Но сны бывали настолько реальны, что, казалось, не было этих долгих мучительных лет жизни в одиночестве, не было Королевы и ее козней, не было Сторибрука, не было… ничего не было. И в этих снах надежды оправдывали себя. Мечты сбывались.
Эти сны порою отличались друг от друга – всякими мелочами, не играющими особой роли. Всякими мелочами, на которые обращаешь внимание чисто автоматически, не более того. Главными были лишь два силуэта, столь знакомые, столь родные и дорогие сердцу – и оба одинаково недостижимыми в реальном мире. Но кого волнует реальность, когда во сне они оба рядом, стоят неподалеку, нужно сделать всего пару шагов навстречу… улыбаются. Какие у них обоих ласковые, искренние улыбки… будет больно. Когда Румпельштильцхен проснется, когда его разбудит возвещающий о приходе посетителя звонок над дверью, когда солнце снова взойдет, будет очень больно. Но это только «будет». А они… они «есть» сейчас. Во сне. За эти якобы «мгновения счастья» не жаль расплачиваться всю оставшуюся жизнь, ведь, в конце концов, только они у Голда и остались.
До следующего утра.
***
- Неужели Вы никого и никогда не любили?
- Вам это так сложно представить, дорогая Эмма? – Лукаво улыбается. Как всегда. И черт его разберет, что на самом деле кроется за этой улыбкой.

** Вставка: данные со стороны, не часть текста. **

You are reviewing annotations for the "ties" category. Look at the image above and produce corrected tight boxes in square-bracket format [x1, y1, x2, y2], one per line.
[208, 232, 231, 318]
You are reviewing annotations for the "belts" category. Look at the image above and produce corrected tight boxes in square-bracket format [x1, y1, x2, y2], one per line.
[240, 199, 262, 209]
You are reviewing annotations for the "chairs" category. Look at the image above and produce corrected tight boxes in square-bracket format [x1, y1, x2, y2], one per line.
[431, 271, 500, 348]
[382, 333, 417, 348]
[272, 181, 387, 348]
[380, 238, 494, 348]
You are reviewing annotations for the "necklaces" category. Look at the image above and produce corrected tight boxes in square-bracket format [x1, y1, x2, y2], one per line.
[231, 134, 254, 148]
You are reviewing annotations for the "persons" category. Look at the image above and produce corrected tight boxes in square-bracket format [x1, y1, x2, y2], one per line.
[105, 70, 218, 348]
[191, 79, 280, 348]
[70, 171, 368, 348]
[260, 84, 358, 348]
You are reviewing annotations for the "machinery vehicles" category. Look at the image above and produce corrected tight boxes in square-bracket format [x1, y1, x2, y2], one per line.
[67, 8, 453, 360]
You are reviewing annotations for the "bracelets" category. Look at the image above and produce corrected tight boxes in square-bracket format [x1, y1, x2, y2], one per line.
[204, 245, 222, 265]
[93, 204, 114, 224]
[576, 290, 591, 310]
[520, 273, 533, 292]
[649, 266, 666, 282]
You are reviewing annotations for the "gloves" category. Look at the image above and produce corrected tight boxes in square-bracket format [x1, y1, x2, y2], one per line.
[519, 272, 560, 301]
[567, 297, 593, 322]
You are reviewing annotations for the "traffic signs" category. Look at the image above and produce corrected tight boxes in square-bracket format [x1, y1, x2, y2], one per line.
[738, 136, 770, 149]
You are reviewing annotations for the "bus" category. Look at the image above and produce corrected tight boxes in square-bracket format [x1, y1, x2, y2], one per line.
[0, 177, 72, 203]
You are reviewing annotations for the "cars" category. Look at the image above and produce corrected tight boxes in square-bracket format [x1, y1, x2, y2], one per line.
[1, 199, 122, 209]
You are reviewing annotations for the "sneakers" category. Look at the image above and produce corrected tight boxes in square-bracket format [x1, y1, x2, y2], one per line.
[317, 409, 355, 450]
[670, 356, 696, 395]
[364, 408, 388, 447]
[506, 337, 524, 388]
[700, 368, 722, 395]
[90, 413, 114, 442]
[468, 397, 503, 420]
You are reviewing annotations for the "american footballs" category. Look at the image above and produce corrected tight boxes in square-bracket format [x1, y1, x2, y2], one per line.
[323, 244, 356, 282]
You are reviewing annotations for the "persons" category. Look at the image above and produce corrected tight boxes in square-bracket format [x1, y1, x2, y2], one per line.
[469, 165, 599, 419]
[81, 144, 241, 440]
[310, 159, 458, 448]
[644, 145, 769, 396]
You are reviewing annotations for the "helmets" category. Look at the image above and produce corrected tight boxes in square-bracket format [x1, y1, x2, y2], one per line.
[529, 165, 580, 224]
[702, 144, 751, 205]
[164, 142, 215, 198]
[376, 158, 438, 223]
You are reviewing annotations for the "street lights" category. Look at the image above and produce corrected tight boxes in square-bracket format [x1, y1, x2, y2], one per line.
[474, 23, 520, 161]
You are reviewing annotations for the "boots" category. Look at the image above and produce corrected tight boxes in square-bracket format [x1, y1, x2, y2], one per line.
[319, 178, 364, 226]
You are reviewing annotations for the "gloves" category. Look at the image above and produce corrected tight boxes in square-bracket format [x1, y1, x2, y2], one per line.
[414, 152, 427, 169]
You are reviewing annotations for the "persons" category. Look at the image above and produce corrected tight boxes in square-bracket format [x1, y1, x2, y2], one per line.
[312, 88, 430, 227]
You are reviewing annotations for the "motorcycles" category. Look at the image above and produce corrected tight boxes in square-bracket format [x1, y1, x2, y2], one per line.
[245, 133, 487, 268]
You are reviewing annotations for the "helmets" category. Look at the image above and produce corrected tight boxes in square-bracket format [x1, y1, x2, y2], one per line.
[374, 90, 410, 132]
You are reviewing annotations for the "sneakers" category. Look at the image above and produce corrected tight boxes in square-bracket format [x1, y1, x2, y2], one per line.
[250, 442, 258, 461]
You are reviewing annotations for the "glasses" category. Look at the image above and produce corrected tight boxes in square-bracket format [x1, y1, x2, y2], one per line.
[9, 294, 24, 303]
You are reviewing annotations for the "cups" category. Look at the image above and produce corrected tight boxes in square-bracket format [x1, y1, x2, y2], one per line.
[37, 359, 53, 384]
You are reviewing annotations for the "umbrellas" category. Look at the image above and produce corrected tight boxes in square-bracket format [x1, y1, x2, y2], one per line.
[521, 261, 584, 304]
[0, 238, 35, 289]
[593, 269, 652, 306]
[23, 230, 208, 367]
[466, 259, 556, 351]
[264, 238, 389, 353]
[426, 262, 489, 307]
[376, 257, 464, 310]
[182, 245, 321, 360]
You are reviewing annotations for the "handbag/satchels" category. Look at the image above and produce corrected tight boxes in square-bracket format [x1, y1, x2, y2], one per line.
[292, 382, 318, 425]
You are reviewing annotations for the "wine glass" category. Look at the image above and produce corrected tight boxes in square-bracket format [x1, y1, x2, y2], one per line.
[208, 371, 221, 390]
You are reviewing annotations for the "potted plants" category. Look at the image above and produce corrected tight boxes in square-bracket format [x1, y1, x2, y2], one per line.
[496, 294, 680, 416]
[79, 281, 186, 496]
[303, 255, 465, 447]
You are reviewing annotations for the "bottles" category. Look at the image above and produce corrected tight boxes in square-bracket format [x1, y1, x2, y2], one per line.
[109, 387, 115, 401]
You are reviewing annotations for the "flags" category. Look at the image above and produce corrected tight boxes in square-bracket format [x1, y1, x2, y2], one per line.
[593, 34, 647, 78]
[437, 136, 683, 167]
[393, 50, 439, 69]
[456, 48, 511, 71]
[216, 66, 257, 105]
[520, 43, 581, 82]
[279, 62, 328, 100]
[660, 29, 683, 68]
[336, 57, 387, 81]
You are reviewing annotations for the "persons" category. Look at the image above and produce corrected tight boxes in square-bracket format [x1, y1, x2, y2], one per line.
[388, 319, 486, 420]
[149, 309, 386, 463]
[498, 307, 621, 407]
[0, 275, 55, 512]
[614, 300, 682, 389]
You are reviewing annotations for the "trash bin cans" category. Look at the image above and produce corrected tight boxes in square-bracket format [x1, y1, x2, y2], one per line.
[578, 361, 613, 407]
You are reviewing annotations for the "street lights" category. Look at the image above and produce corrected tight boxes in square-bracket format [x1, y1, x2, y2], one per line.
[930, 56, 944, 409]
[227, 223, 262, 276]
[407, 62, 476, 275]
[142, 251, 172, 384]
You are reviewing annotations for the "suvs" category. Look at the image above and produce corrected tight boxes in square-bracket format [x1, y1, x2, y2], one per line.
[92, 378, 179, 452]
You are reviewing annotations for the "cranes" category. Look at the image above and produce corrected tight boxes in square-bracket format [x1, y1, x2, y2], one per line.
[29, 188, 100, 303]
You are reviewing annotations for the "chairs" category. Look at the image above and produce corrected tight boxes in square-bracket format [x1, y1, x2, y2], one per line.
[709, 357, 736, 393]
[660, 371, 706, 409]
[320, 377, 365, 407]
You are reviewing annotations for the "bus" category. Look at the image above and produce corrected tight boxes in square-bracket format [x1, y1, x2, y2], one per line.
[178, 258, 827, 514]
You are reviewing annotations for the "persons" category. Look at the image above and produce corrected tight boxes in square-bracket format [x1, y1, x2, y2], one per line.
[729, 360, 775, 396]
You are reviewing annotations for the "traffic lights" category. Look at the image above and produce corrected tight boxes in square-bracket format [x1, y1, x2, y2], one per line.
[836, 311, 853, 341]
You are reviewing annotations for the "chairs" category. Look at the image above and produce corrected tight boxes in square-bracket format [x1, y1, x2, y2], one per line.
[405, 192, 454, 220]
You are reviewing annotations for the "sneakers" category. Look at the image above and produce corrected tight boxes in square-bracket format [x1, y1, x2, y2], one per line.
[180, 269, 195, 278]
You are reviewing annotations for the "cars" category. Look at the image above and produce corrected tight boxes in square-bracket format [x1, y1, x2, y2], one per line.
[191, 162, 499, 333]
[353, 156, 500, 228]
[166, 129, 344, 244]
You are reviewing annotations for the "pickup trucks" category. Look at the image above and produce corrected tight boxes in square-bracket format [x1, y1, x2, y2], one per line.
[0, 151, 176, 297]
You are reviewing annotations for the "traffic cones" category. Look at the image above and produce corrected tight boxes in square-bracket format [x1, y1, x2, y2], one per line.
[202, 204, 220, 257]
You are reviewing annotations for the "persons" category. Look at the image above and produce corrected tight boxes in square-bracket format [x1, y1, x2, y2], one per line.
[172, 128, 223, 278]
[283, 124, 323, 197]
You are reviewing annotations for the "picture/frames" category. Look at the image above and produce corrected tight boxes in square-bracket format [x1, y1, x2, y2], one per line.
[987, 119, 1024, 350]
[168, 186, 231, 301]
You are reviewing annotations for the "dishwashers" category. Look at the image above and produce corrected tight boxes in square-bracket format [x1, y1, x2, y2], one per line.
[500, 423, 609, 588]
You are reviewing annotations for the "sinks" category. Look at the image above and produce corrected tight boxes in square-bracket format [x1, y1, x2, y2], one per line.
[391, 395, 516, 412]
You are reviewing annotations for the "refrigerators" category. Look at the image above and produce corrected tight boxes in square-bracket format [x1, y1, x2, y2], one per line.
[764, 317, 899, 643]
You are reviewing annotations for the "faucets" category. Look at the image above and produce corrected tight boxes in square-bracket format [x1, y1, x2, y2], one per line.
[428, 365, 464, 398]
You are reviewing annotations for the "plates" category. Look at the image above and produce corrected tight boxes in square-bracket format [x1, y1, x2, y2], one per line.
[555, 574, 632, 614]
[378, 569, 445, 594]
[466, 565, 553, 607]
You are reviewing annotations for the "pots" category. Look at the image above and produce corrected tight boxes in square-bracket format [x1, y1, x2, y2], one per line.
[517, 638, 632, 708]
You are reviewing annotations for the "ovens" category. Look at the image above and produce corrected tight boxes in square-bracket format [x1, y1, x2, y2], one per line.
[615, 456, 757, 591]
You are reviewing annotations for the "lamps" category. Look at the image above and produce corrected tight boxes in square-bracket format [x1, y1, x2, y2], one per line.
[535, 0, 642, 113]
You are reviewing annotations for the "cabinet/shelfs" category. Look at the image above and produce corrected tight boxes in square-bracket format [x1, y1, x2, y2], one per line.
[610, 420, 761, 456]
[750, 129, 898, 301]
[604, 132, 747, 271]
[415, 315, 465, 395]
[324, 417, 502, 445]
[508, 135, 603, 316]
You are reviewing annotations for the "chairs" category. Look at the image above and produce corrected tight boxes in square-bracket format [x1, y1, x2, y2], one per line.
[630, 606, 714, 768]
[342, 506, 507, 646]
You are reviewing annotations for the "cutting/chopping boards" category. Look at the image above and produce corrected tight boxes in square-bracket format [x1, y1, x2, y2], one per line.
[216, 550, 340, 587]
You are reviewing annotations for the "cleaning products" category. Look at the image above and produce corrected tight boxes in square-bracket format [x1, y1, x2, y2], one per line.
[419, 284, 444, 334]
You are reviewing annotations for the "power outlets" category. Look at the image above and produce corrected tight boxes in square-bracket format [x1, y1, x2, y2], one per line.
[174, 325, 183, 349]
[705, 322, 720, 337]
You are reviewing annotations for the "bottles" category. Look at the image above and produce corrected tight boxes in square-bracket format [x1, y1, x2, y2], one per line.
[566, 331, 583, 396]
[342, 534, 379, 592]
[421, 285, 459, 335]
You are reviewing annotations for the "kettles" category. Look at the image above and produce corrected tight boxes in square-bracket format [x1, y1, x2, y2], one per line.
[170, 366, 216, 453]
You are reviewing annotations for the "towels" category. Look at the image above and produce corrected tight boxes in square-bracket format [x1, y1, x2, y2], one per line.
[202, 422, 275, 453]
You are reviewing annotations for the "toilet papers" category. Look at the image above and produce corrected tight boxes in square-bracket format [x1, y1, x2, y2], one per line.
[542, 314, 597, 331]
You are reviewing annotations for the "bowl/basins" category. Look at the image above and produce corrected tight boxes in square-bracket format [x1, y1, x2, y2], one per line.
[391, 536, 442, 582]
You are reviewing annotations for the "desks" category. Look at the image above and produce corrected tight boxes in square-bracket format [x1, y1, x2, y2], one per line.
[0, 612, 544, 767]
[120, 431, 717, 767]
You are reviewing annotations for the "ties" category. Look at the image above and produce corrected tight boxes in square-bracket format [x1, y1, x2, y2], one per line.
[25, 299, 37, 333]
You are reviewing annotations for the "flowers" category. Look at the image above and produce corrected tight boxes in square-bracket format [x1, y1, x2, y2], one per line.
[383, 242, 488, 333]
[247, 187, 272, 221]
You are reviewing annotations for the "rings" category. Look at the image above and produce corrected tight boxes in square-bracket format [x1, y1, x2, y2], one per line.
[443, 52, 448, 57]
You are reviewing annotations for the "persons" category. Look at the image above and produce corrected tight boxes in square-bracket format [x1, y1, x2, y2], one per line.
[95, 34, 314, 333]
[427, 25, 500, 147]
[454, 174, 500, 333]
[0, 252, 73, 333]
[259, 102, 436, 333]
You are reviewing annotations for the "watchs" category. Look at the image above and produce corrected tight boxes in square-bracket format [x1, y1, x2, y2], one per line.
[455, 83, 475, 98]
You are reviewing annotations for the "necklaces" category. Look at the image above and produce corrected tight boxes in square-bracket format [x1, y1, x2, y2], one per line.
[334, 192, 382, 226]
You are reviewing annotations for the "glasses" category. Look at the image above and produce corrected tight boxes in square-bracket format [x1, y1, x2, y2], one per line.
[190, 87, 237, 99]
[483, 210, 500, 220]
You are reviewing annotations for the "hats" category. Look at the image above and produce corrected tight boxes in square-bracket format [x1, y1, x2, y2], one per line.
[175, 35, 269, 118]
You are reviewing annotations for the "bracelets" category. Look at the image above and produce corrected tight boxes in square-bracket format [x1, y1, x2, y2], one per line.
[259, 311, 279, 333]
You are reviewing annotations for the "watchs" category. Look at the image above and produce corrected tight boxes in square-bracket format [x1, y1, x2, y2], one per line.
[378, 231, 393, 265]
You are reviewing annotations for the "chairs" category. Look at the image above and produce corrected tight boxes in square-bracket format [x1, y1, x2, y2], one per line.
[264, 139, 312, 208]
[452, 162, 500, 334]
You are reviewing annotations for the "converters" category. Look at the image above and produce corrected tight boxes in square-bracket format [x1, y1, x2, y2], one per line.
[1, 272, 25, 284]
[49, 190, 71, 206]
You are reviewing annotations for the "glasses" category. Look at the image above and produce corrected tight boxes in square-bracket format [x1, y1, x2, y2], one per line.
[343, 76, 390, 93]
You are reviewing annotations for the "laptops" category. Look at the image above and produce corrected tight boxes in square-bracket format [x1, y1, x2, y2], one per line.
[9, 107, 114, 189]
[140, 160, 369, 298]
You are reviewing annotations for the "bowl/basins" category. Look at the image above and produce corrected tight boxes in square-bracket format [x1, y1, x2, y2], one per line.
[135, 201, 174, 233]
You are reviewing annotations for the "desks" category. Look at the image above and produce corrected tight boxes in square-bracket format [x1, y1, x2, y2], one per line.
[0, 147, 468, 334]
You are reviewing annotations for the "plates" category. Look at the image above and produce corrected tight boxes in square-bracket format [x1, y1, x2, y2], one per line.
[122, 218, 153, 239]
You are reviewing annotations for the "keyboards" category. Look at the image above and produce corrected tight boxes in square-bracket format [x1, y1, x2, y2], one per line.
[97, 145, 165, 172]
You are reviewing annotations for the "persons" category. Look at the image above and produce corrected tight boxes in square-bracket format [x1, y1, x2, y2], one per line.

- Теперь – да, сложно. – Она невольно переводит взгляд на спускающегося с крыльца школы Генри; он радостно улыбается, еще издали завидев мать. – Просто так не бывает. Человеку нужен хоть кто-то, к кому можно привязаться, кто скрашивает его одиночество. Любому было бы одиноко.
Эти слова слишком режут слух, напоминая о чем-то, о чем хотелось бы забыть.
«Зачем я была нужна тебе?»
«Здесь было грязно»
«А я думаю, тебе было одиноко. Любому было бы одиноко»
- Каждому приходится делать выбор, - отвечает после минутного молчания Голд. – Невозможно любить лишь одного отдельно взятого человека, и приходится выбирать, кто же тебе на самом деле дороже. А иногда… иногда тебе просто не оставляют выбора. Если бы выбирать предоставили Вам, Эмма… разумеется, Вы в любом случае выбрали бы Генри?
- В любом. – Она не до конца не понимает, к чему клонит собеседник, но ответ не вызывает в ней никаких сомнений.
- Вот видите.
Мистер Голд еще раз улыбается, кивает в знак приветствия подбежавшему Генри и неторопливо удаляется в направлении ломбарда.
Вопреки всему, в жизни все не как в сказке. Так не бывает, чтобы одновременно и «волки были целы», и «овцы - сыты». Он успокаивает себя мыслями, что Белль, если бы знала всю правду, поняла бы. Что она бы приняла и простила.
Белль…
Каждому приходится делать выбор. И последствия этого выбора будут преследовать его до конца жизни, мучить, но никогда не заставят усомниться в правильности.